#### [Dataset excerpts]

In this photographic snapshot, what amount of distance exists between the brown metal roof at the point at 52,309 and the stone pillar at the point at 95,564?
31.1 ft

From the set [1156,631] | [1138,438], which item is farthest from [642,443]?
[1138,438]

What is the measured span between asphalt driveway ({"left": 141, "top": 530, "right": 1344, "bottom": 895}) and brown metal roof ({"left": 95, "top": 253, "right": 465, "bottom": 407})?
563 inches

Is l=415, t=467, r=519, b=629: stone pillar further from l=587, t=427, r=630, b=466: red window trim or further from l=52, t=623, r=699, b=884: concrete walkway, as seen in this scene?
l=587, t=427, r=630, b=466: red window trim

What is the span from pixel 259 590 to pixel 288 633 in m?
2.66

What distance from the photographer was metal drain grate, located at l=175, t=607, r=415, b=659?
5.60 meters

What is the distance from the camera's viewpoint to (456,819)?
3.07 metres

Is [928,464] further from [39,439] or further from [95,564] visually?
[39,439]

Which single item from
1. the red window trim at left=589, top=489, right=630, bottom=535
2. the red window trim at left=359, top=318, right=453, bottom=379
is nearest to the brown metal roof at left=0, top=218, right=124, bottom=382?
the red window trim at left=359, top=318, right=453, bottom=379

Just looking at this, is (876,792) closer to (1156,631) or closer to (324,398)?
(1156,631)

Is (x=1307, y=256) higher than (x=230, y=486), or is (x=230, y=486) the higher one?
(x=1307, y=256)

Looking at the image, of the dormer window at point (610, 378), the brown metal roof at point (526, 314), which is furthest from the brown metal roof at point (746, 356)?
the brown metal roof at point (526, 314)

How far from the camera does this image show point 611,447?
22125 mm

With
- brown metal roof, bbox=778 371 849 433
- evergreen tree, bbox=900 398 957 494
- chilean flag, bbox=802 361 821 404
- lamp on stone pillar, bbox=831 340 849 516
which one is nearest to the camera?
--
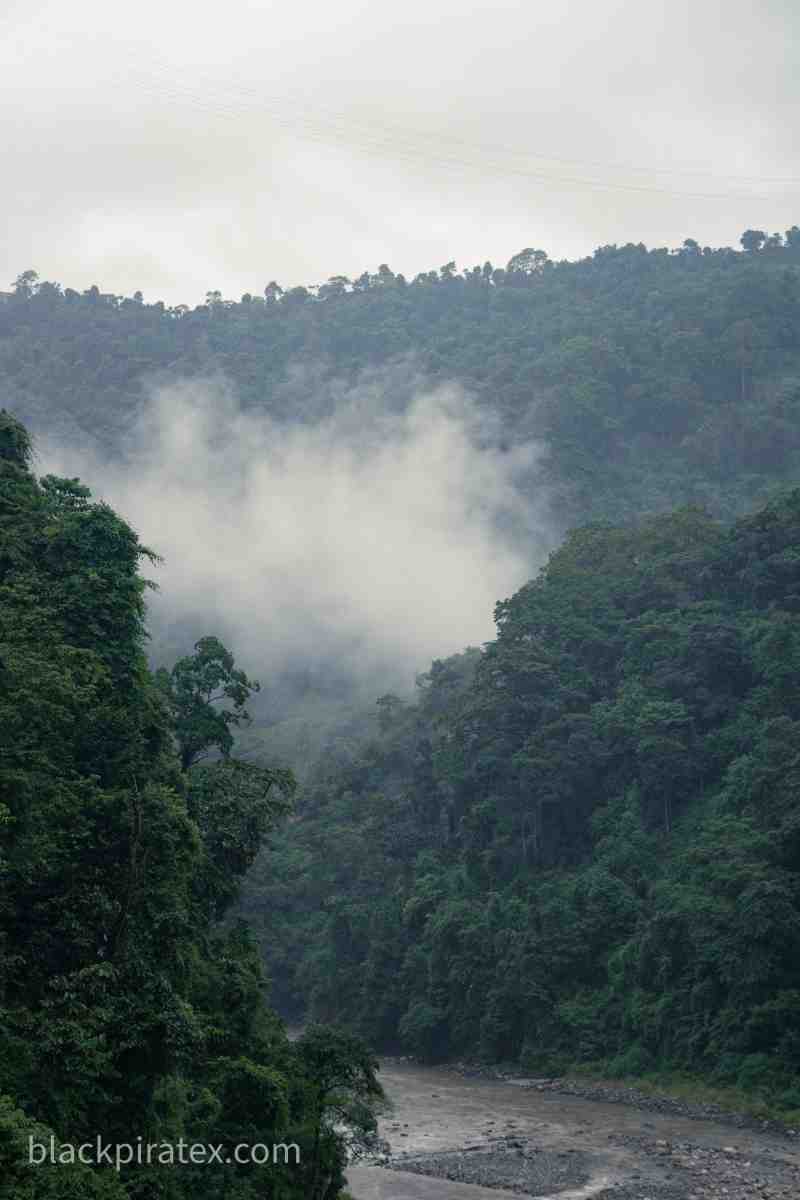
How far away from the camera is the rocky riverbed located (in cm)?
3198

#### [Aim of the task]
Please copy out word for word everything from the line containing "In this photographic" down to the line containing "3.07 metres", including both of those lines.

#### [Final answer]
In this photographic snapshot, what amount of distance exists between the brown metal roof at the point at 52,309 and the stone pillar at the point at 95,564?
31.1 ft

From the set [1156,631] | [1138,438], which item is farthest from [642,443]?
[1138,438]

What is the measured span between asphalt driveway ({"left": 141, "top": 530, "right": 1344, "bottom": 895}) and brown metal roof ({"left": 95, "top": 253, "right": 465, "bottom": 407})?
563 inches

Is l=415, t=467, r=519, b=629: stone pillar further from l=587, t=427, r=630, b=466: red window trim or further from l=52, t=623, r=699, b=884: concrete walkway, as seen in this scene?
l=587, t=427, r=630, b=466: red window trim

What is the span from pixel 259 590 to pixel 288 633 in m?
2.66

What distance from the photographer was metal drain grate, located at l=175, t=607, r=415, b=659?
5.60 meters

What is the distance from the camera's viewpoint to (456,819)?
3.07 metres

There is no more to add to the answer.